"""

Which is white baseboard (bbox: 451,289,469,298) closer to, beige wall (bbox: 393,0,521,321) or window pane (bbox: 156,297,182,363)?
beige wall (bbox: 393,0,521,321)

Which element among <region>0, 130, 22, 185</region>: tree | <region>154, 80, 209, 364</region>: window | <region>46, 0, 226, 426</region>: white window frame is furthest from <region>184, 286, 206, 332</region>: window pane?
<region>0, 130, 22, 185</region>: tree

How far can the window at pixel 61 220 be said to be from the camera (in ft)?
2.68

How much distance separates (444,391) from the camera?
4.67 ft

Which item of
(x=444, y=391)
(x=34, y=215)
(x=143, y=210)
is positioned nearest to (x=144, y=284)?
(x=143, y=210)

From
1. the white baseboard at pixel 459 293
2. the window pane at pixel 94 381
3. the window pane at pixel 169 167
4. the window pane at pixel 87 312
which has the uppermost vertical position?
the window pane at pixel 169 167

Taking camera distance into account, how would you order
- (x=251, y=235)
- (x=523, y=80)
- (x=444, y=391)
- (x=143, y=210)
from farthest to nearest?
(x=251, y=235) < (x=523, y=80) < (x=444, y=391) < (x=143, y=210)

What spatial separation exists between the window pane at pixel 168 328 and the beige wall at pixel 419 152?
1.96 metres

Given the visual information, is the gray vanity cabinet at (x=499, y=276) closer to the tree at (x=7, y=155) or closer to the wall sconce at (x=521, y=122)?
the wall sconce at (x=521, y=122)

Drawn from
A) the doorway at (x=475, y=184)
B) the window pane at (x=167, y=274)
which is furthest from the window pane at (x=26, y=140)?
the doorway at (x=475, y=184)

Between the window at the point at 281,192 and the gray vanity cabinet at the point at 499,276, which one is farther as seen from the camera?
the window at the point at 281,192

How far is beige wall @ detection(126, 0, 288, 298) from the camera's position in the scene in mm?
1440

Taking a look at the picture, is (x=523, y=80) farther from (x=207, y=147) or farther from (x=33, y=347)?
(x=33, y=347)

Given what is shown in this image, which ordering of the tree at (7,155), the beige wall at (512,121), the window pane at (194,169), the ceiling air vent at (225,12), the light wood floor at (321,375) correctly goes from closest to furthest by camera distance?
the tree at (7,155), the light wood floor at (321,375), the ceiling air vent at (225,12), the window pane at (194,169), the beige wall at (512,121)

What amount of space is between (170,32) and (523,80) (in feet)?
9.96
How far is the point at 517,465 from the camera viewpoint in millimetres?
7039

"""
"""

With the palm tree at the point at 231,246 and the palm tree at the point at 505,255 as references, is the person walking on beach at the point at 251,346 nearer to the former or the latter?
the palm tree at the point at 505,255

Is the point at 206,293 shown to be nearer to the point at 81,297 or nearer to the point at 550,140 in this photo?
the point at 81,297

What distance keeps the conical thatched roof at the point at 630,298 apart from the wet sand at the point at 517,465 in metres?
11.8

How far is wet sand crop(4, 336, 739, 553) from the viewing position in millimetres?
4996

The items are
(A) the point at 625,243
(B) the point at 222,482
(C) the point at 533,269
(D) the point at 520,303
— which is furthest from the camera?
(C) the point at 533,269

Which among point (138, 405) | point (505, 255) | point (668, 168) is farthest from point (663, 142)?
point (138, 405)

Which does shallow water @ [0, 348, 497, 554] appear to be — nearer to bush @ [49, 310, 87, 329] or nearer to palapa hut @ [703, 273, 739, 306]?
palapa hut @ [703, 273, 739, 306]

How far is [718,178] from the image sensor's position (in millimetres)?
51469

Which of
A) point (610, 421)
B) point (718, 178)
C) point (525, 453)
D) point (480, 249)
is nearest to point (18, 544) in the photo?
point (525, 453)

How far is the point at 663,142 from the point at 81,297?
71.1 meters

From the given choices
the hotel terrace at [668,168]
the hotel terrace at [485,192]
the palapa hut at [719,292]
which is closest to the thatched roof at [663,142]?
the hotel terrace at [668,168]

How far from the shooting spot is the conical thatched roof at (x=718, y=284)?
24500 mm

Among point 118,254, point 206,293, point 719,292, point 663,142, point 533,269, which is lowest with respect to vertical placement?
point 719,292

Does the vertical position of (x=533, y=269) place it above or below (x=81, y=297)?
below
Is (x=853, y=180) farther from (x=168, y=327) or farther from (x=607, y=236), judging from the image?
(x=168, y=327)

"""

EXERCISE >>
Collect every line of the material above that contains the string "sconce". Case counts.

SOLUTION TO THE PROBLEM >>
Given the visual information, is the gray vanity cabinet at (x=499, y=276) closer to the tree at (x=7, y=155) or closer to the wall sconce at (x=521, y=122)?
the wall sconce at (x=521, y=122)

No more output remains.